Greenwashing et soutien à Israël

Le greenwashing d’Amazon est aussi pointé du doigt. L’entreprise de Seattle communique régulièrement sur ses supposées prouesses en matière d’environnement, notamment dans l’utilisation des énergies renouvelables. La réalité est bien moins verte puisque l’entreprise achète massivement des certificats d’énergies renouvelables pour compenser l’électricité qu’elle consomme. Ses déclarations de consommation d’eau, d’énergie et d’émissions carbone sont également largement sous-évaluées.

Une position qui irrite particulièrement Léonard Andersen, coordinateur responsable de la transition énergétique au sein de Cell ASBL. «Amazon se doit d’être plus transparente et de poser des objectifs ambitieux.»

Mais pour lui, ce ne sera possible qu’avec des outils de reporting efficaces pour mesurer les progrès réalisés. «Nous avons donc des revendications envers le législateur. Car Amazon joue aussi avec les règles qu’on lui donne.» Le reporting actuel n’est pas suffisant et a besoin de vrais experts externes pour pouvoir mieux contrôler les GAFAM.

Membre de déi Lénk et de BDS Luxembourg, un mouvement qui appelle au boycott d’Israël et des entreprises qui la soutiennent, Marc Burggraff a quant à lui fait un discours sur les liens entre le gouvernement de Benyamin Netanyahou et Amazon. Il dénonce notamment le projet Nimbus lancé par Google et Amazon. Né en 2021, celui-ci fournit des solutions de cloud et de stockage de données théoriquement à des fins civils. «Mais une enquête du Guardian a prouvé qu’elles étaient aussi utilisées par l’armée dans le cadre de la guerre à Gaza.» Avec d’autres militants, il demande donc l’arrêt de ce projet.

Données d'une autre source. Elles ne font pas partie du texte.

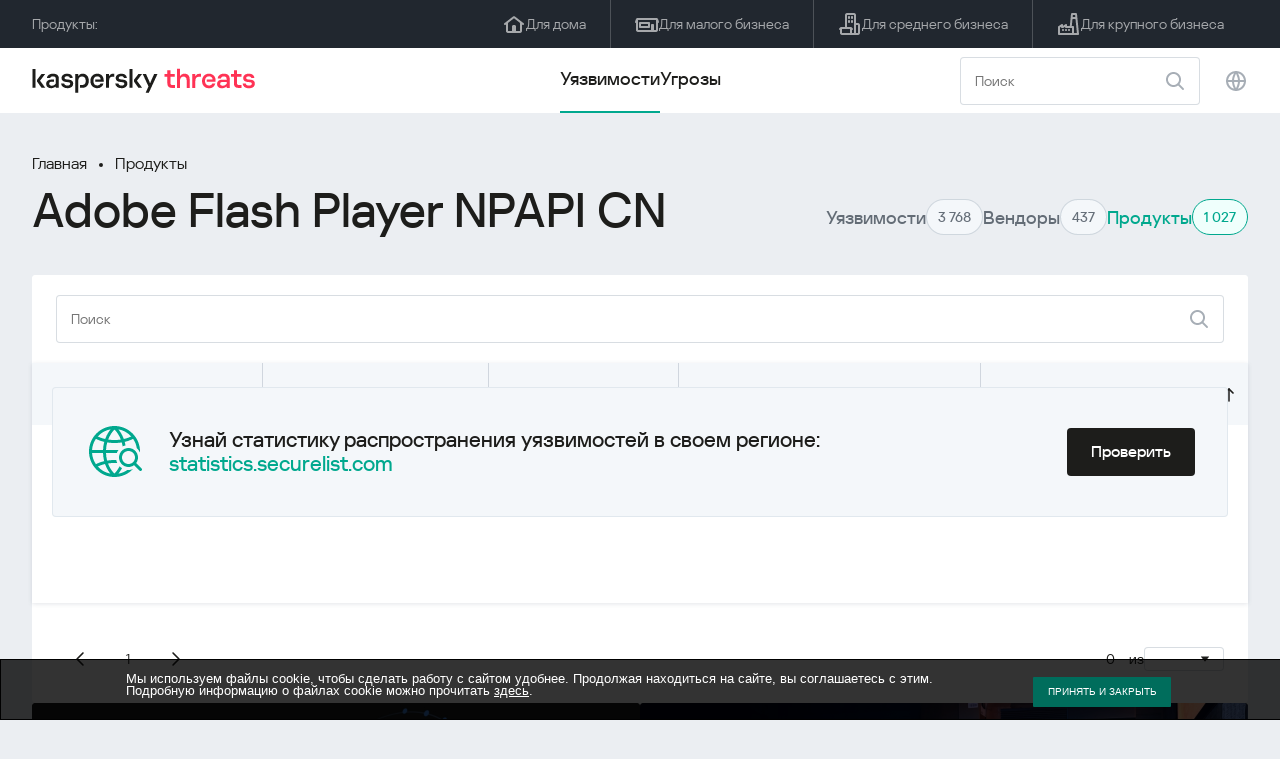

--- FILE ---
content_type: text/javascript
request_url: https://threats.kaspersky.com/content/plugins/kaspersky-cookies-notification/languages/ru_RU/alert_text.js
body_size: 359
content:
var gdprStrings = {text : 'Мы используем файлы cookie, чтобы сделать работу с сайтом удобнее. Продолжая находиться на сайте, вы соглашаетесь с этим. Подробную информацию о файлах cookie можно прочитать <a href="https://www.kaspersky.ru/third-party-tracking" target="_blank">здесь</a>. ',  button : 'Принять и закрыть ',}


--- FILE ---
content_type: image/svg+xml
request_url: https://threats.kaspersky.com/content/themes/kasthreat2/assets/frontend/images/footer-solutions/medium-business.svg
body_size: 1232
content:
<svg width="64" height="64" viewBox="0 0 64 64" fill="none" xmlns="http://www.w3.org/2000/svg">
<g id="Medium Business Center">
<g id="Union">
<path d="M29 18.5C29 17.6716 28.3284 17 27.5 17C26.6716 17 26 17.6716 26 18.5V20.5C26 21.3284 26.6716 22 27.5 22C28.3284 22 29 21.3284 29 20.5V18.5Z" fill="#1D1D1B"/>
<path d="M27.5 26C28.3284 26 29 26.6716 29 27.5V29.5C29 30.3284 28.3284 31 27.5 31C26.6716 31 26 30.3284 26 29.5V27.5C26 26.6716 26.6716 26 27.5 26Z" fill="#1D1D1B"/>
<path d="M41 18.5C41 17.6716 40.3284 17 39.5 17C38.6716 17 38 17.6716 38 18.5V20.5C38 21.3284 38.6716 22 39.5 22C40.3284 22 41 21.3284 41 20.5V18.5Z" fill="#1D1D1B"/>
<path d="M39.5 26C40.3284 26 41 26.6716 41 27.5V29.5C41 30.3284 40.3284 31 39.5 31C38.6716 31 38 30.3284 38 29.5V27.5C38 26.6716 38.6716 26 39.5 26Z" fill="#1D1D1B"/>
<path d="M35 18.5C35 17.6716 34.3284 17 33.5 17C32.6716 17 32 17.6716 32 18.5V20.5C32 21.3284 32.6716 22 33.5 22C34.3284 22 35 21.3284 35 20.5V18.5Z" fill="#1D1D1B"/>
<path d="M33.5 26C34.3284 26 35 26.6716 35 27.5V29.5C35 30.3284 34.3284 31 33.5 31C32.6716 31 32 30.3284 32 29.5V27.5C32 26.6716 32.6716 26 33.5 26Z" fill="#1D1D1B"/>
<path fill-rule="evenodd" clip-rule="evenodd" d="M35 2.5C35 1.67157 34.3284 1 33.5 1C32.6716 1 32 1.67157 32 2.5V5L27.5 5C25.567 5 24 6.567 24 8.5V10H23.5C21.567 10 20 11.567 20 13.5V38.0011H10.5704C9.40013 38.0011 8.30733 38.586 7.6582 39.5596L4.25194 44.6689C3.94507 45.1292 3.91646 45.721 4.17749 46.2088C4.43851 46.6965 4.94681 47.001 5.5 47.001H6.03545C6.01209 47.1643 6 47.3312 6 47.501V55.501C6 57.434 7.56701 59.001 9.5 59.001H33.5C33.5279 59.001 33.5557 59.0006 33.5835 59H51.5C53.433 59 55 57.433 55 55.5V31.5C55 29.567 53.433 28 51.5 28H47V13.5C47 11.567 45.433 10 43.5 10H43V8.5C43 6.567 41.433 5 39.5 5L35 5V2.5ZM27.5 8C27.2239 8 27 8.22386 27 8.5V10L40 10V8.5C40 8.22386 39.7761 8 39.5 8L27.5 8ZM44 29.5L44 29.5027L44 55.5C44 55.7761 43.7761 56 43.5 56H36.9647C36.988 55.837 37 55.6704 37 55.501V47.501C37 47.3312 36.9879 47.1643 36.9646 47.001H37.5C38.0532 47.001 38.5615 46.6965 38.8225 46.2088C39.0835 45.721 39.0549 45.1292 38.7481 44.6689L35.3418 39.5596C34.6927 38.586 33.5999 38.0011 32.4296 38.0011H23V13.5C23 13.2239 23.2239 13 23.5 13L43.5 13C43.7761 13 44 13.2239 44 13.5V29.4973L44 29.5ZM47 55.5C47 55.6698 46.9879 55.8367 46.9646 56H51.5C51.7761 56 52 55.7761 52 55.5V31.5C52 31.2239 51.7761 31 51.5 31H47L47 55.5ZM34 55.501C34 55.7665 33.793 55.9837 33.5315 56H33.5L33.4783 56.0002L33.4657 56.0004L33.4454 56.001H9.5C9.22386 56.001 9 55.7771 9 55.501V47.501C9 47.2248 9.22386 47.001 9.5 47.001H33.5C33.7761 47.001 34 47.2248 34 47.501V55.501ZM34.6972 44.001L32.8457 41.2238C32.7529 41.0847 32.5968 41.0011 32.4296 41.0011H10.5704C10.4032 41.0011 10.2471 41.0847 10.1543 41.2238L8.30281 44.001H34.6972Z" fill="#1D1D1B"/>
</g>
</g>
</svg>


--- FILE ---
content_type: image/svg+xml
request_url: https://threats.kaspersky.com/content/themes/kasthreat2/assets/frontend/images/field/search.svg
body_size: 389
content:
<svg width="24" height="24" viewBox="0 0 24 24" fill="none" xmlns="http://www.w3.org/2000/svg">
<g id="Placeholder Square Dash UI">
<path id="color" fill-rule="evenodd" clip-rule="evenodd" d="M10.5 3C6.35786 3 3 6.35786 3 10.5C3 14.6421 6.35786 18 10.5 18C12.2105 18 13.7873 17.4274 15.0491 16.4633L19.2929 20.7071C19.6834 21.0976 20.3166 21.0976 20.7071 20.7071C21.0976 20.3166 21.0976 19.6834 20.7071 19.2929L16.4633 15.0491C17.4274 13.7873 18 12.2105 18 10.5C18 6.35786 14.6421 3 10.5 3ZM5 10.5C5 7.46243 7.46243 5 10.5 5C13.5376 5 16 7.46243 16 10.5C16 13.5376 13.5376 16 10.5 16C7.46243 16 5 13.5376 5 10.5Z" fill="#223449" fill-opacity="0.4"/>
</g>
</svg>


--- FILE ---
content_type: image/svg+xml
request_url: https://threats.kaspersky.com/content/themes/kasthreat2/assets/frontend/images/stripe/enterprize-business.svg
body_size: 719
content:
<svg width="24" height="24" viewBox="0 0 24 24" fill="none" xmlns="http://www.w3.org/2000/svg">
<g id="Enterprize Manufatcture Business">
<g id="Union">
<path d="M6 19C6.55228 19 7 18.5523 7 18C7 17.4477 6.55228 17 6 17C5.44772 17 5 17.4477 5 18C5 18.5523 5.44772 19 6 19Z" fill="white" fill-opacity="0.6"/>
<path d="M10 18C10 18.5523 9.55229 19 9 19C8.44771 19 8 18.5523 8 18C8 17.4477 8.44771 17 9 17C9.55229 17 10 17.4477 10 18Z" fill="white" fill-opacity="0.6"/>
<path d="M12 19C12.5523 19 13 18.5523 13 18C13 17.4477 12.5523 17 12 17C11.4477 17 11 17.4477 11 18C11 18.5523 11.4477 19 12 19Z" fill="white" fill-opacity="0.6"/>
<path fill-rule="evenodd" clip-rule="evenodd" d="M19.995 1.9005C19.9439 1.38929 19.5138 1 19 1H15C14.4863 1 14.0561 1.38929 14.005 1.9005L12.795 14H10V13C10 12.6312 9.79702 12.2923 9.47186 12.1183C9.1467 11.9443 8.75216 11.9634 8.4453 12.1679L6 13.7981V13C6 12.6312 5.79702 12.2923 5.47186 12.1183C5.1467 11.9443 4.75216 11.9634 4.4453 12.1679L1.4453 14.1679C1.1671 14.3534 1 14.6656 1 15V22C1 22.5523 1.44772 23 2 23H21C21.2825 23 21.5519 22.8805 21.7415 22.671C21.931 22.4615 22.0232 22.1816 21.995 21.9005L19.995 1.9005ZM16 14H14.805L15.505 7H18.495L19.895 21H17V15C17 14.4477 16.5523 14 16 14ZM18.295 5L18.095 3H15.905L15.705 5H18.295ZM8 14.8685L6.5547 15.8321C6.39043 15.9416 6.19742 16 6 16H5C4.44772 16 4 15.5523 4 15V14.8685L3 15.5352V21H15V16H9C8.44772 16 8 15.5523 8 15V14.8685Z" fill="white" fill-opacity="0.6"/>
</g>
</g>
</svg>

Le même jour, le ministre du Travail, George Mischo, a rencontré les responsables d’Amazon pour trouver une solution face aux licenciements et les inciter à privilégier un plan de maintien dans l’emploi. Mais les militants n’attendant pas grand-chose du gouvernement, notamment depuis la rencontre entre Luc Frieden et le CEO d’Amazon, Andy Jassy. Si le Premier ministre affirme maintenir le dialogue, les organisations militantes y voient surtout une «soumission naïve» de l’exécutif face au géant américain.

La manifestation a pu donner lieu à des scènes cocasses, où militant et livreurs se retrouvaient côte à côte.

Un message géant projeté sur le siège d’Amazon

La veille de la manifestation, des militants de Greenpeace ont projeté un message géant sur la façade du siège européen d’Amazon, ainsi que dans le Grund à Luxembourg. Les passants ont ainsi pu lire en anglais : «Jeff Bezos is hiding a secret… Amazon isn’t just a store. It’s a prime tax avoider that helps Israel’s military with data and cloud services. No tech for genocide. Time to resist.»

Un message qui rappelle les stratégies d’optimisation fiscale pratiquée par la firme américaine, ainsi que l’usage présumé de ses services par le gouvernement israélien dans le conflit contre Gaza. «En plus d’être une championne de l’optimisation fiscale, la multinationale de Jeff Bezos est un exemple flagrant de l’impact destructeur des GAFAM sur les populations et la planète», a rappelé Xavier Turquin, directeur exécutif de Greenpeace Luxembourg.